Despite considerable interest in the relief by ancient historians and art historians alike, it has never been recognized for what it is: a pastiche of uncertain provenance. The African charioteer himself appears modelled after a female African racing a biga on a fifth- or fourth century B.C.E. red-figure oenochoe (Snowden 1970, 230 fig. 88). Other parts of the reliefs imagery (e.g., the Greek-style costume and drape1y of the charioteer, etc.) depend on a "NeoAttic" genre scene, which is again modeled after a fifth- or fourth-century B.C.E. Greek model (cf. Teatini 2003, 95-108 cat. nr. 8). In addition, a second figure on the relief that was long identified as a "warrior" appears instead to be a pastiche of two types: a victimarius and the goddess Roma.

            While scholars have confidently, if inconsistently, attributed the relief a findspot from around the Bay of Naples (e.g., Stevens 1988, 157 n. 24: "found at Pompeii"; Gruen 2011, 212: "from Herculaneum"), the entry in the archival diary records only that the relief was received in fragments by Camillo Paderno, the curator of the Museum of Herculaneum in Portici, from workmen on Februaiy 11, 1761 (Forcellino 1999, 133, 167, and 200 fig. 19A).

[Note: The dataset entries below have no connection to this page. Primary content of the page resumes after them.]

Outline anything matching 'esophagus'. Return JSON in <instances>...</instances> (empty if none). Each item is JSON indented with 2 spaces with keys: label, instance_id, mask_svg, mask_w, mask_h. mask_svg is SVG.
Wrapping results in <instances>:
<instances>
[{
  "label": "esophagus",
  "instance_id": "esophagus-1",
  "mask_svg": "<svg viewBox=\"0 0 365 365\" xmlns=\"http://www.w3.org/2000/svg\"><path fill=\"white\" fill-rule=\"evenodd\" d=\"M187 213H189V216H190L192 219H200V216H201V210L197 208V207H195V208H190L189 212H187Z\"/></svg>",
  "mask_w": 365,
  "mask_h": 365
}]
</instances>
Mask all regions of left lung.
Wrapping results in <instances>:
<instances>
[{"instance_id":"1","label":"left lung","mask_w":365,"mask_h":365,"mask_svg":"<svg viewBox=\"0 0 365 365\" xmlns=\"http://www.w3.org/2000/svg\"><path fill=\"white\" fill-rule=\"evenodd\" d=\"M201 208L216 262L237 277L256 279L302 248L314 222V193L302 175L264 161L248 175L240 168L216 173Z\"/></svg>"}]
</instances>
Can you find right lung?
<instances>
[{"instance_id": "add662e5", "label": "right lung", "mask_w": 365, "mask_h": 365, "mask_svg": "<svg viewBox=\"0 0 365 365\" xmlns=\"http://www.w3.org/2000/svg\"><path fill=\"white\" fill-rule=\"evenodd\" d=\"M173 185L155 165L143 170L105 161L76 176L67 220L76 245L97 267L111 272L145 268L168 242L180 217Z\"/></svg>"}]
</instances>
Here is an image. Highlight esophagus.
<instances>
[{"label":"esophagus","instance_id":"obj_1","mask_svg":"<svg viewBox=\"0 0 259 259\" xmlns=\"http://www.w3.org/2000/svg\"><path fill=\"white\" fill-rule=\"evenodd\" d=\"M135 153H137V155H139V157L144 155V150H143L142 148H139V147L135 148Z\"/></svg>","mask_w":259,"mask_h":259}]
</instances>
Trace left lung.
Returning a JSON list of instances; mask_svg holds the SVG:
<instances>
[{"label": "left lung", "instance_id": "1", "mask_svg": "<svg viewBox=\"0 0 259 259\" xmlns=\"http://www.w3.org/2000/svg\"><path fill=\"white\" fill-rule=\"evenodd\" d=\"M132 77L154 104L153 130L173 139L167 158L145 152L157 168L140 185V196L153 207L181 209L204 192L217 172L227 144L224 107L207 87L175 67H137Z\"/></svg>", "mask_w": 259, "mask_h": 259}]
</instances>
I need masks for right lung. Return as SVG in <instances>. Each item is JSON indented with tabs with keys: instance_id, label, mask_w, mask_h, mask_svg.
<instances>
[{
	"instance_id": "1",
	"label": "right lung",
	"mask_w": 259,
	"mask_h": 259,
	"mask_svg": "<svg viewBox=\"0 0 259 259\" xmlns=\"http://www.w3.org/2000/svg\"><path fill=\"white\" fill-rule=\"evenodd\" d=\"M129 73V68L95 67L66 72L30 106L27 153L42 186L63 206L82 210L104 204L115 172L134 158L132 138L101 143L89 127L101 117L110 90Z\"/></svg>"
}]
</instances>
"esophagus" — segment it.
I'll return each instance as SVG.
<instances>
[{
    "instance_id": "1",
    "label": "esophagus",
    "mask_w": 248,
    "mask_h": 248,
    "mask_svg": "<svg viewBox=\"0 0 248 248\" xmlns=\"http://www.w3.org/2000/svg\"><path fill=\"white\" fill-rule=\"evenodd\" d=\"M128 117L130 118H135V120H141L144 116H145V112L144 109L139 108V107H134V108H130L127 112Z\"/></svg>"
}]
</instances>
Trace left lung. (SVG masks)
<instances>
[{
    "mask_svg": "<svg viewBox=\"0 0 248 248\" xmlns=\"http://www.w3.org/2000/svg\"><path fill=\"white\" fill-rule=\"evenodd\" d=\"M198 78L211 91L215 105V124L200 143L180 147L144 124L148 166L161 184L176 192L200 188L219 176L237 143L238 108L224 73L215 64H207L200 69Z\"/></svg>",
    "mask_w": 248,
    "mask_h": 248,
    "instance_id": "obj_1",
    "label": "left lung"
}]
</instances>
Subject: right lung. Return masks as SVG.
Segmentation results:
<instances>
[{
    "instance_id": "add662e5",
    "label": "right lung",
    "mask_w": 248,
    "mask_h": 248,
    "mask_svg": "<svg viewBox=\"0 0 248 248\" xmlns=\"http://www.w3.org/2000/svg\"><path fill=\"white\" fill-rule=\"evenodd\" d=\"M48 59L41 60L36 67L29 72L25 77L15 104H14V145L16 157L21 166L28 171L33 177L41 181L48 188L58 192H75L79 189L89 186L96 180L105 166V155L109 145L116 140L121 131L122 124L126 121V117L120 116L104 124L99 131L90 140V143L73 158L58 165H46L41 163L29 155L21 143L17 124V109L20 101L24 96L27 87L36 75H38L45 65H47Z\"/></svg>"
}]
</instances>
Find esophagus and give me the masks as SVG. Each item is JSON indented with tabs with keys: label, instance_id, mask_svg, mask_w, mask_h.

Given its curious blend of pictorial sources, oddly-compressed figures, and many breaks, this work may be assembled from parts of disparate reliefs, a practice familiar from the work of 18th-century forgers and restorers.

           In summary, this paper will argue that reliefs blend of mythological and quasi-historical scenes, coupled with its uncertain findspot, make it ineffective as a historical document. Instead, it has much value for the light it sheds on earlier scholarly assumptions about the reliability of images as snapshots of "real life," especially those allegedly depicting Africans in imperial Rome.